Generic atomic?

John_Nagle · December 23, 2021, 7:41pm

The "crossbeam-channel" crate uses atomic operations on pointers, with unsafe code. Unsafe lock-free code is not a good thing to find, and might be brittle across platforms. It looks like that code required a lot of debugging.

Should there be language support to allow atomic operations on any type which fits within the atomic limits of the platform? That would simplify this sort of thing. The compiler knows what operations the CPU can do, but crates do not.

That creates a portability problem, of course. Some CPUs can lock 4 bytes, some 8 bytes, some even 32 bytes if it doesn't cross a cache line boundary. Is there any Rust-supported CPU that can't lock "usize" and pointer sizes? If not, it's worth considering offering generic atomic up to that size.

Maybe have an "Atomic" trait for structs, which will force any needed alignment and will fail to compile if the struct is bigger than the maximum size for which the hardware has atomic operations.

scottmcm · December 23, 2021, 9:14pm

It's probably too early for this right now. It'd want a where size_of::<T>() < MACHINE_ATOMIC_SIZE constraint, but that can't be written directly right now, and it's not obvious to me that making a special-purpose trait for it would be worthwhile.

John_Nagle · December 23, 2021, 9:33pm

Ah, you want constants for generics fixed first. That's a good way to express this.
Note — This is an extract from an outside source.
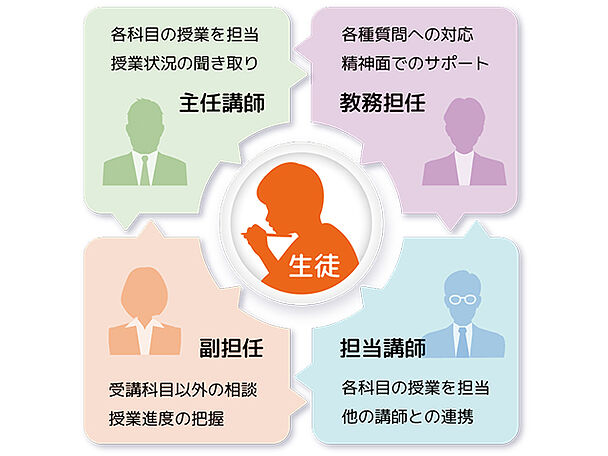 中学受験専門個別塾(中学受験専門)の指導方針の画像2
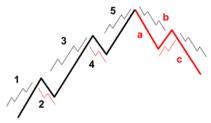 Stock Market Elliott Wave Simplified Webcast By Dr C K Narayan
There's also an alignment issue.

struct atomic_pos {
    x: f32,
    y: f32
}

Ordinarily, that won't be aligned on a 8-byte boundary, I think. A u64 would be. The storage allocator has an "align" parameter. Something has to tell it that this structure needs to be 8-byte aligned on platforms where the atomic operations only work on 8-byte aligned objects. So at least alignment for atomic usage has to be a type attribute known to the compiler.

kpreid · December 24, 2021, 12:05am

Would it be interesting to prototype this by implementing a transmute-based generic atomic wrapper using existing language functionality?

use bytemuck::Pod;
use std::marker::PhantomData;
use std::sync::atomic::{AtomicU32, Ordering};

/// `T` must have size = 4 (checked at run time).
struct Atomic4<T: Pod> {
    storage: AtomicU32,
    /// Not necessary given `Pod` but would be in general.
    _phantom: PhantomData<T>,
}

impl<T: Pod> Atomic4<T> {
    pub fn new(value: T) -> Self {
        assert_eq!(std::mem::size_of::<T>(), 4);
        Self {
            storage: AtomicU32::new(bytemuck::cast::<T, u32>(value)),
            _phantom: PhantomData,
        }
    }

    /// As per AtomicU32::fetch_update
    pub fn fetch_update<F>(
        &self,
        set_order: Ordering,
        fetch_order: Ordering,
        mut f: F,
    ) -> Result<u32, u32>
    where
        F: FnMut(T) -> Option<T>,
    {
        self.storage.fetch_update(set_order, fetch_order, |value| {
            Some(bytemuck::cast::<T, u32>(
                f(
                    bytemuck::cast::<u32, T>(value))?))
        })
    }
}

fn main() {
    let atomic_pair: Atomic4<[u16; 2]> = Atomic4::new([1, 2]);
    atomic_pair
        .fetch_update(Ordering::Relaxed, Ordering::Relaxed, |[a, b]| Some([b, a]))
        .unwrap();
}

(Using Pod is an overly strong bound since it prohibits lots of things that would be okay here, but something like it is needed to make the generic transmute safe.)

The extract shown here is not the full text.